Pourquoi vous inscrire ?
«
»
tome 1, Chapitre 5 « V » tome 1, Chapitre 5

La personne qui avait agressé Jules pouvait difficilement être Annabel : bien trop corpulente. Théa, bien qu’ayant les cheveux courts, était quant à elle trop grande pour jouer le rôle de l’assassin dans la nuit. Jade, avec sa crinière de cheveux bouclés, aurait difficilement pu passer pour un garçon. Restaient Donnie et Louis… ou quelqu’un d’autre, qui sait ? Leroy n’était pas forcément plus avancée en arrivant à la clinique cet après-midi-là. L’impression de ne pas aller assez vite, comme une angoisse sourde qui pulsait dans son sang et ne se réveillait que maintenant, menaça de la submerger. Elle vacilla sur le sentier, ferma les yeux, serra les poings et se remit en marche.
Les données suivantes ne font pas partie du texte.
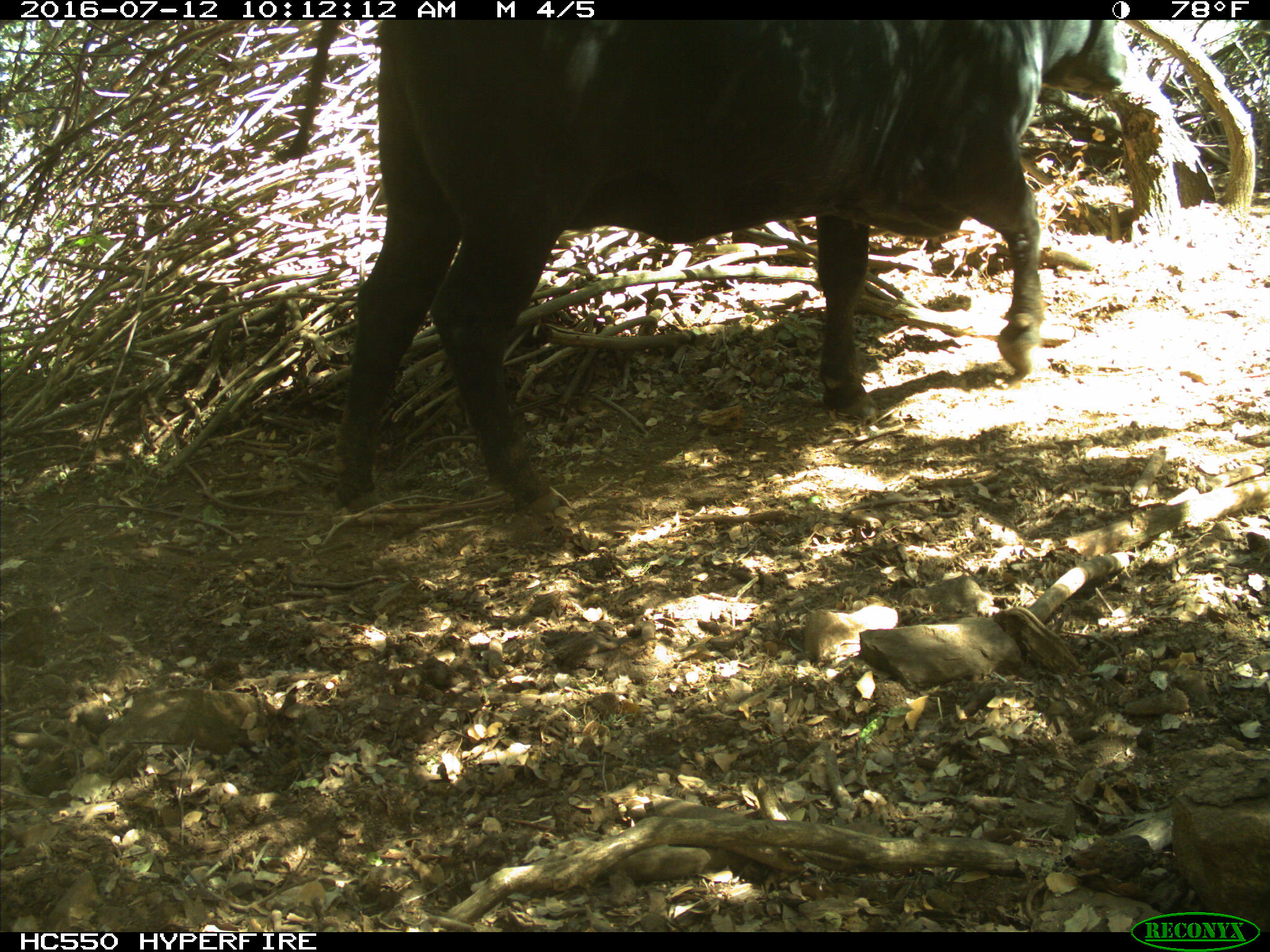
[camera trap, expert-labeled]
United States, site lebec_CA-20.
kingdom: Animalia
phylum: Chordata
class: Mammalia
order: Artiodactyla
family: Bovidae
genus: Bos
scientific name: Bos taurus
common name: domestic cow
L’été n’avait jamais été si chaud et agressif qu’à présent. On était début juillet, et les météorologistes avaient révisé leurs prévisions pour s’aligner sur le même diapason : une canicule telle qu’on n’en avait pas eue depuis trente ans.

Leroy épongea son front d’un revers de manche… et eut, subitement, une impression bizarre. Elle s’arrêta pour détailler le bâtiment devant elle, mais il paraissait tout ce qu’il y a de plus normal. Alors pourquoi…
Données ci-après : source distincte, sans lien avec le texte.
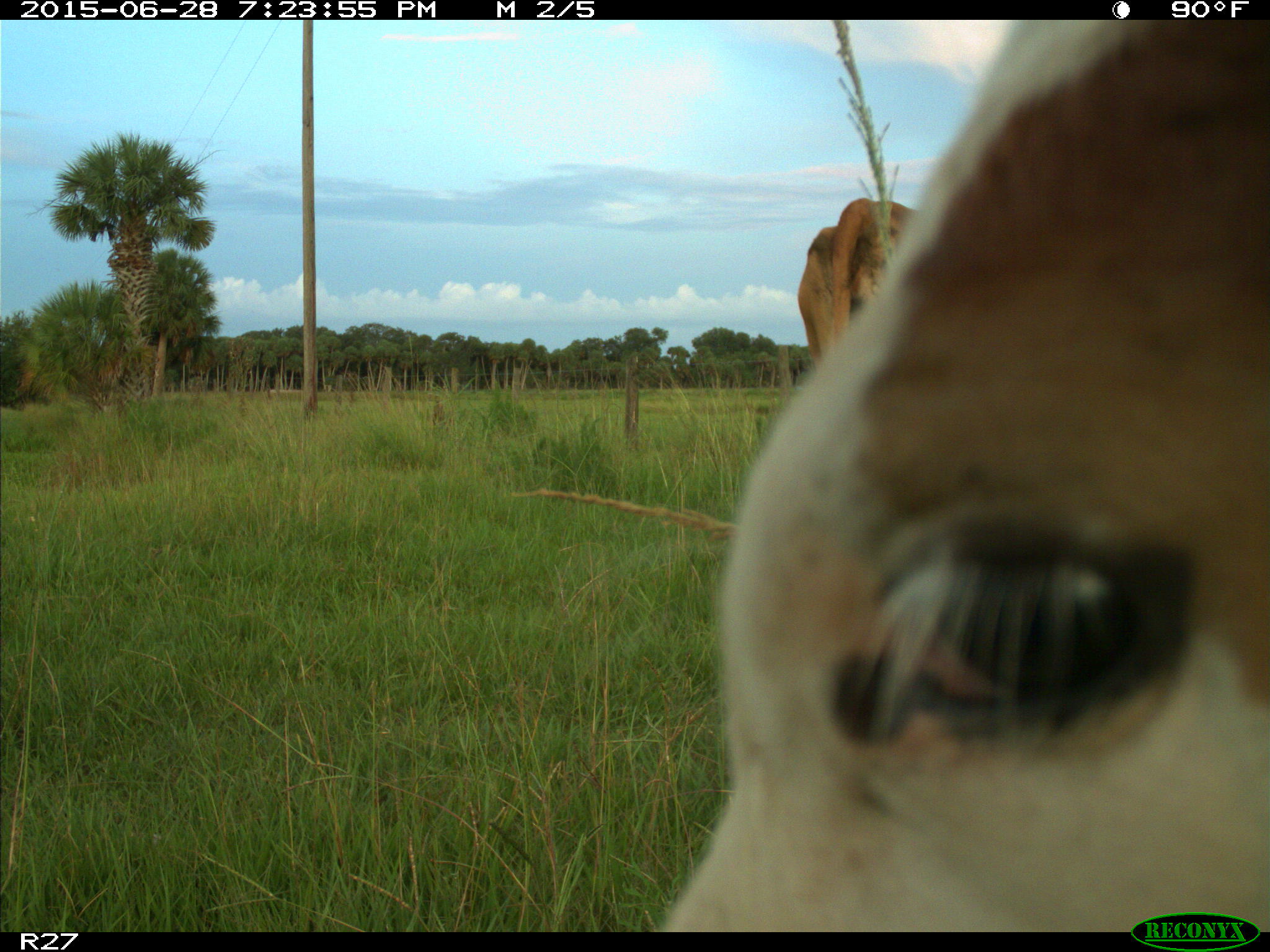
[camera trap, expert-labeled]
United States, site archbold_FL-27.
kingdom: Animalia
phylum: Chordata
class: Mammalia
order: Artiodactyla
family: Bovidae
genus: Bos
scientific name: Bos taurus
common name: domestic cow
Bos taurus (domestic cow).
Un flash claqua non loin, accompagné d’un éclair bleuâtre qui imbiba pierres et fenêtres avant de s’effacer.

Pas encore cette foutue photographe.

À peine ces mots furent-ils formulés dans son esprit que la photographe en chair et en os apparut au coin de la bâtisse, son appareil autour du cou. Elle mâchait son éternel chewing-gum, l’air aimable comme un verrou de prison, et contourna l’inspectrice non sans la gratifier d’un coup d’épaule. Leroy fit un écart maladroit. Elle aurait bien aimé lui balancer quelque chose de cinglant, mais sa tête était vide et molle.

— Il faut l’excuser.

Le père Melon venait d’apparaître au coin de la clinique. La démarche nonchalante et l’allure lente, les mains dans les poches, on aurait dit qu’il s’appliquait à imiter les maudits romantiques du siècle passé. Il pencha la tête, révélant ce même doux sourire avec lequel il avait accueilli l’inspectrice pour la première fois. Quand il fut plus près, elle remarqua que ses traits étaient tirés et que des cernes soulignaient ses yeux. Il sortit les mains de ses poches et tira un mouchoir en tissu de sa poche de poitrine pour s’en tamponner le front.
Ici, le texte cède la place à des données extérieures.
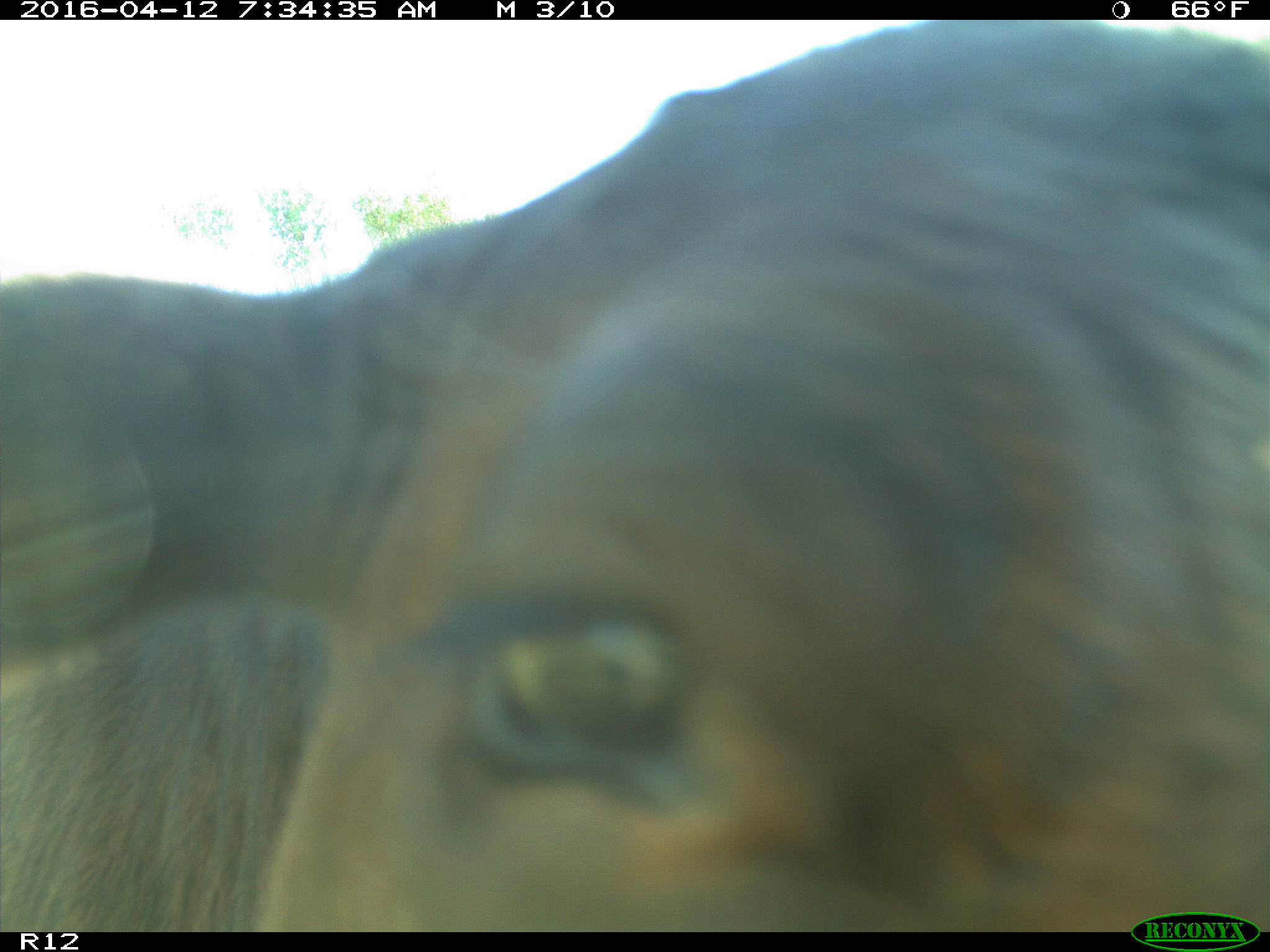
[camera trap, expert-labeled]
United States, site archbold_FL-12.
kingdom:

— Nous sommes là depuis tôt le matin, à travailler… elle n’est pas du matin, vous savez. C’est pour cela qu’elle semble si désagréable à première vue. Mais bonne photographe, très bonne.

Il secoua son mouchoir – Leroy s’écarta pour ne pas recevoir de gouttes de sueur - et le rangea.

— Je ne sais pas ce que je ferais sans elle. Le Catholique actuel publie régulièrement des articles sur notre travail, vous savez.

— Ah, consentit Leroy. Maintenant excusez-moi, j’ai autre chose à faire...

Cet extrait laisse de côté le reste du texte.